### TEXTO DADO
....................
Calcúlese la impresión que su actitud hubiera causado si en vez de decir lo que dijo y llevado de su odio al fantasma de la tiranía – sepultada hace treinta años – se hubiese expresado en estos o parecidos términos: – «Señor ministro: Nosotros que estábamos barbarizados por la tiranía de don Francisco Solano López, que nos trataba a latigazos prostituyendo en nosotros la dignidad humana; nosotros que representábamos la barbarie guaraní en pugna con la civilización que los aliados nos traían en la punta de sus bayonetas; nosotros que éramos llevados a la guerra «como res al matadero»; nosotros que peleábamos por miedo al látigo del tirano y no por amor a nuestra bandera o a la integridad de nuestro territorio; nosotros, en fin, pobres paralíticos de la civilización, fosilizados por la ignorancia, venimos a expresar nuestra gratitud a los que nos libertaron, etc., etc.»
Si el doctor Garay hubiera cometido la torpeza de hablar en esos o parecidos términos, de seguro que al bajar de la tribuna hubiera sido ya un cadáver político y hubiera encontrado el vacío a su alrededor. El paraguayo que se hace el apóstol de tales ideas y arroja ese baldón a la frente de su patria, «por amor a la libertad», es hombre perdido. Un proceder semejante constituye un verdadero suicidio ante el concepto de la república. No hay prestigio político que no se desmorone ante semejante desplante y estolidez.
....................
### DATOS MOSTRADOS

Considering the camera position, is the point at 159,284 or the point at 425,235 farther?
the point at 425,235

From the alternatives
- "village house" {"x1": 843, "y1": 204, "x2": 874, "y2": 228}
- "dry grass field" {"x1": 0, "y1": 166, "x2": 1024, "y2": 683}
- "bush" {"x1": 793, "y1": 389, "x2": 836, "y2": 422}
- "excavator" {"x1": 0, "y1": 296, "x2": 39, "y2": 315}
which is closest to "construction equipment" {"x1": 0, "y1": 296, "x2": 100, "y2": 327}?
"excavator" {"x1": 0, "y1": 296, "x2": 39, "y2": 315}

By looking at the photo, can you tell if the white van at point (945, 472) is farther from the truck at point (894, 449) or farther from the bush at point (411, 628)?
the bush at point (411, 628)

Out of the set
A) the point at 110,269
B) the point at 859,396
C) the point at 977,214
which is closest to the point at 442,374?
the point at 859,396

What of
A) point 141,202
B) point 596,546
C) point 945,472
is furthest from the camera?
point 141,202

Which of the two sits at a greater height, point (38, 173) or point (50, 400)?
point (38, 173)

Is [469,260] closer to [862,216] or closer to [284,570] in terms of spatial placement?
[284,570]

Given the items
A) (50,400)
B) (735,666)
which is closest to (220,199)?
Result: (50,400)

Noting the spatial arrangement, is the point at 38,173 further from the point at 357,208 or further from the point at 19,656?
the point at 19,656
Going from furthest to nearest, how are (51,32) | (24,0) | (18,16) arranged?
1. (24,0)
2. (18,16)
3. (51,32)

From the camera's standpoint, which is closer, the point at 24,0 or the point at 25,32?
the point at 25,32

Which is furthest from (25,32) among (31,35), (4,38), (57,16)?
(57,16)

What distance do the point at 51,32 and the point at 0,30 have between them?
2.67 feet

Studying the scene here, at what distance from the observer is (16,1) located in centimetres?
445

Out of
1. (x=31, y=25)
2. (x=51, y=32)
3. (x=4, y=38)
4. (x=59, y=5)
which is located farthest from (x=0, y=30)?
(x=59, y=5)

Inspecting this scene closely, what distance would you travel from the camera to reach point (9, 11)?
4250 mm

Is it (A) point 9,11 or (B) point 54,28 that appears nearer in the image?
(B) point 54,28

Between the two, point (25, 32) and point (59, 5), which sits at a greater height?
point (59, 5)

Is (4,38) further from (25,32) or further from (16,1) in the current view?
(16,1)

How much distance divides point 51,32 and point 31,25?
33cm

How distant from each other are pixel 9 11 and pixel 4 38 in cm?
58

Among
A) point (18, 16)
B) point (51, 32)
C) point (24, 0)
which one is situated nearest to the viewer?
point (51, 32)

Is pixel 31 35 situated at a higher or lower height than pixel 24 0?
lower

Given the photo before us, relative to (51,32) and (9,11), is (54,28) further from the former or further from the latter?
....................
### TAREAS A REALIZAR
**a)** Enumera todas las frases del texto sobre el doctor Garay que empiezan con «nosotros que». Cópialas hasta el punto y coma que cierra cada una.
**b)** Cita del texto sobre el doctor Garay el fragmento que va desde «Si el doctor» hasta «desplante y estolidez.».

### RESPUESTAS DEL EJERCICIO
**a)**
- nosotros que estábamos barbarizados por la tiranía de don Francisco Solano López, que nos trataba a latigazos prostituyendo en nosotros la dignidad humana
- nosotros que representábamos la barbarie guaraní en pugna con la civilización que los aliados nos traían en la punta de sus bayonetas
- nosotros que éramos llevados a la guerra «como res al matadero»
- nosotros que peleábamos por miedo al látigo del tirano y no por amor a nuestra bandera o a la integridad de nuestro territorio

**b)**
Si el doctor Garay hubiera cometido la torpeza de hablar en esos o parecidos términos, de seguro que al bajar de la tribuna hubiera sido ya un cadáver político y hubiera encontrado el vacío a su alrededor. El paraguayo que se hace el apóstol de tales ideas y arroja ese baldón a la frente de su patria, «por amor a la libertad», es hombre perdido. Un proceder semejante constituye un verdadero suicidio ante el concepto de la república. No hay prestigio político que no se desmorone ante semejante desplante y estolidez.